Nicaraguan journalism has reinvented itself in exile – mainly in Costa Rica, the United States and Spain – through digital platforms, but our eyes and ears, all our senses, are in Nicaragua, with colleagues and citizens who remain in the country facing the highest risks to inform. We therefore appeal to the international press to keep the Nicaraguan crisis at the forefront of public opinion worldwide and particularly in Latin America.
Human rights and press organizations – the OAS Special Rapporteur for Freedom of Expression; the IACHR and the Office of the United Nations High Commissioner for Human Rights; Human Rights Watch; Amnesty International; the Inter American Press Association; the Committee to Protect Journalists; Reporters Without Borders; Free Press Unlimited; Article 19; among others, have done an extraordinary job in making the persecution of journalists visible and demanding their protection. But many more stories about the tragedy of Nicaragua under a police state are needed in the international press.

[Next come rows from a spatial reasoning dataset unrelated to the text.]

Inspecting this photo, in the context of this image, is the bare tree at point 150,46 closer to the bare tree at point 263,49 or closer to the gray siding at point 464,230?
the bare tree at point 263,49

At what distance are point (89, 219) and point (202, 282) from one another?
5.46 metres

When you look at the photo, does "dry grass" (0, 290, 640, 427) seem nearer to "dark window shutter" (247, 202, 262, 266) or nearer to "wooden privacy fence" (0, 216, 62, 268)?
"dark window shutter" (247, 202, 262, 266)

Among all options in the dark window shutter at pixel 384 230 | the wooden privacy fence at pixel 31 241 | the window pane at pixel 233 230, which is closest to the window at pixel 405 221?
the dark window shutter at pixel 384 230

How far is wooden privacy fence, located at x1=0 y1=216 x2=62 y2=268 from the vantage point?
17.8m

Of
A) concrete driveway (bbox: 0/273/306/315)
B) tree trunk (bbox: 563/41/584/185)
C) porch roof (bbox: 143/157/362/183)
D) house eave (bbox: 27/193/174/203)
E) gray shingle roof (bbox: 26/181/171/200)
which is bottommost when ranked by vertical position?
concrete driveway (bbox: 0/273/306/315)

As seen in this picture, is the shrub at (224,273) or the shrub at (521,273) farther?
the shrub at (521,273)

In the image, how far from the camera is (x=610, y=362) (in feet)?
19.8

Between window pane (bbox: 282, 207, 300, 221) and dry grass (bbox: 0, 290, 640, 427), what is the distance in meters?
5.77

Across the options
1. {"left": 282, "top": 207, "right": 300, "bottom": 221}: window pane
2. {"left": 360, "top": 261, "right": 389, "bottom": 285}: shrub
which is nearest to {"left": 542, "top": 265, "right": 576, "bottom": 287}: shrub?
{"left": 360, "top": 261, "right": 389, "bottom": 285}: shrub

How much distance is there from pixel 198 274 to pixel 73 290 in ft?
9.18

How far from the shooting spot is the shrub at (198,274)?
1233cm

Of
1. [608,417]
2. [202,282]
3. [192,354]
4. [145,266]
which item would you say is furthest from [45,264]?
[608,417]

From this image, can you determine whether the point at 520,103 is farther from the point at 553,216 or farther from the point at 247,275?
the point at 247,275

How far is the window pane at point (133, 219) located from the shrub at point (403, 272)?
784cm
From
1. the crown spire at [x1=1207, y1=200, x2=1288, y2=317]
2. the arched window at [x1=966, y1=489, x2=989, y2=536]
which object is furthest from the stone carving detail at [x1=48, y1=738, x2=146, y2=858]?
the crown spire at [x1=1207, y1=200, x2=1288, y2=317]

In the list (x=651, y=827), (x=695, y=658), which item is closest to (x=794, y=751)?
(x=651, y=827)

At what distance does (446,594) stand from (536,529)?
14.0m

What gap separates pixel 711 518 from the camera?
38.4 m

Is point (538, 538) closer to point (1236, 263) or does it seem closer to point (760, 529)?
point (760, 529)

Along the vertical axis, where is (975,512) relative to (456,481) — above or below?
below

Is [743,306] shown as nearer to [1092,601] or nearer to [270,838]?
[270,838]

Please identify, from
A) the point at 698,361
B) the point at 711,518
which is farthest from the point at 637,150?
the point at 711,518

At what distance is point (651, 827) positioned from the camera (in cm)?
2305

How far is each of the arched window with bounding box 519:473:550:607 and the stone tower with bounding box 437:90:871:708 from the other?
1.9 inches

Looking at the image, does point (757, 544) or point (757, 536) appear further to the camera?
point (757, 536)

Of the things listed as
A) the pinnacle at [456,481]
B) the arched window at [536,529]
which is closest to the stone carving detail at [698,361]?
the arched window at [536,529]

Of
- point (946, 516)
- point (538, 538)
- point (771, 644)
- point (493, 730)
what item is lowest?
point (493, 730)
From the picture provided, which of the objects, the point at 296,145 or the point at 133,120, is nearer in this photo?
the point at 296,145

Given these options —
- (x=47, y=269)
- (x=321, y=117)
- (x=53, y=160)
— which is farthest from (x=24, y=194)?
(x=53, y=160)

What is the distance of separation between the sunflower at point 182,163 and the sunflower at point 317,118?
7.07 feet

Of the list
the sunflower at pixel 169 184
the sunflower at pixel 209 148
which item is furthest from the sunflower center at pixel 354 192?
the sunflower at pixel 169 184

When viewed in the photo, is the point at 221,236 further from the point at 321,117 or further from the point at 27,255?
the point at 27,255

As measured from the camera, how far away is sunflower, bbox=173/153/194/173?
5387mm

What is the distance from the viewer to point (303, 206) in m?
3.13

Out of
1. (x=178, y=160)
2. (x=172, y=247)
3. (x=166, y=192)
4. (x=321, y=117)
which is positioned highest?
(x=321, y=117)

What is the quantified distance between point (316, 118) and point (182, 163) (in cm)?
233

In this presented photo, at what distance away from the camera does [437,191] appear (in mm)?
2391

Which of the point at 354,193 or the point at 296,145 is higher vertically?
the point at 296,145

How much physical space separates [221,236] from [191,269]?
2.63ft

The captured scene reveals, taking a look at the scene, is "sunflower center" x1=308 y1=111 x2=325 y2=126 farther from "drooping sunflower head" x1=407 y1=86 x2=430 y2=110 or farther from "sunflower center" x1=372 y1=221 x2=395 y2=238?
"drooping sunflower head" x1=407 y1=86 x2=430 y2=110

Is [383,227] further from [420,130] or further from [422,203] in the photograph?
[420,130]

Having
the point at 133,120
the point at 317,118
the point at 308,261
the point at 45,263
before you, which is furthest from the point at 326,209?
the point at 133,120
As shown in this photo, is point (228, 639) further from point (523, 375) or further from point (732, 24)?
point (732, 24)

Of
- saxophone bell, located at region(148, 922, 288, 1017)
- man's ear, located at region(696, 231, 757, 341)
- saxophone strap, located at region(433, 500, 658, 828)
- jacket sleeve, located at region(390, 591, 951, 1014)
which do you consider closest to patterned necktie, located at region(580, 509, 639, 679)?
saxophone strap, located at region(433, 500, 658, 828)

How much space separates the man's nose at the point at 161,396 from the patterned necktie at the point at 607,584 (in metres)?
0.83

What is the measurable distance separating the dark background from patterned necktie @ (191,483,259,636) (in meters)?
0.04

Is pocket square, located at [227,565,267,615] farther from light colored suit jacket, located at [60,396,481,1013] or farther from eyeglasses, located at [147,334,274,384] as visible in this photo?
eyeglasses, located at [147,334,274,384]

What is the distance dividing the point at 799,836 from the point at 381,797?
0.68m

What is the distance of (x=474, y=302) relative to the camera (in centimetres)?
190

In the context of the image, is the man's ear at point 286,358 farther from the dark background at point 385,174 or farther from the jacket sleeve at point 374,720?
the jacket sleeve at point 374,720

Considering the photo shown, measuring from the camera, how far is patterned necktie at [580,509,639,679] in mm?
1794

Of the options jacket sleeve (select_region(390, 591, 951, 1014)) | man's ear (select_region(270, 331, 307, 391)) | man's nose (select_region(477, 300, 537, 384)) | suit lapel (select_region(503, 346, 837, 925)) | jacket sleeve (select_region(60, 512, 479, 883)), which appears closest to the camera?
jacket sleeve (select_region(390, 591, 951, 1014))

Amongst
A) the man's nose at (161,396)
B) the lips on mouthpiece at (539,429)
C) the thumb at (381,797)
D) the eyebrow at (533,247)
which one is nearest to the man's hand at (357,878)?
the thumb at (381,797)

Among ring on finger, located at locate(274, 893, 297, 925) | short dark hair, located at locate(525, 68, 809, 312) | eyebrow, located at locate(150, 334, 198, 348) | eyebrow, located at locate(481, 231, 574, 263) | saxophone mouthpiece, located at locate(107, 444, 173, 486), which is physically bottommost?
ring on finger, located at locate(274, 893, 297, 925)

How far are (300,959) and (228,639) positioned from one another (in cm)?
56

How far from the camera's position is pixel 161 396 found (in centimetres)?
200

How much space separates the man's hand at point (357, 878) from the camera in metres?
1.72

The November 7 elections, the results of which were known in advance, generated unusual interest in the international press, which was also unable to travel to Nicaragua because the regime imposed border restrictions. To many international media colleagues who interviewed me during those days, I reiterated that the real story is not what would happen on November 7 – a single-party vote without political competition – but the day after. That is, in the coming months and perhaps years, in the process of civil resistance to get out of a dictatorship without legitimacy through civic struggle.
In the meantime, we cannot accept the enthronement of a totalitarian dictatorship in Central America through the normalization of violence and the police state. The greatest challenge facing Nicaragua’s journalists and the international press today is to keep the crisis of Daniel Ortega’s tyranny on the radar of global public opinion, and particularly in the Americas. The story of the day after the electoral farce is to tell how a repressive dictatorship is changed by civilian means. That is the news that is being written today about the days of pain and hope that Nicaragua is experiencing.
Fragment of my statement during the Latin American Conference of Investigative Journalism, COLPIN, Canelones, Uruguay, December 1, 2021.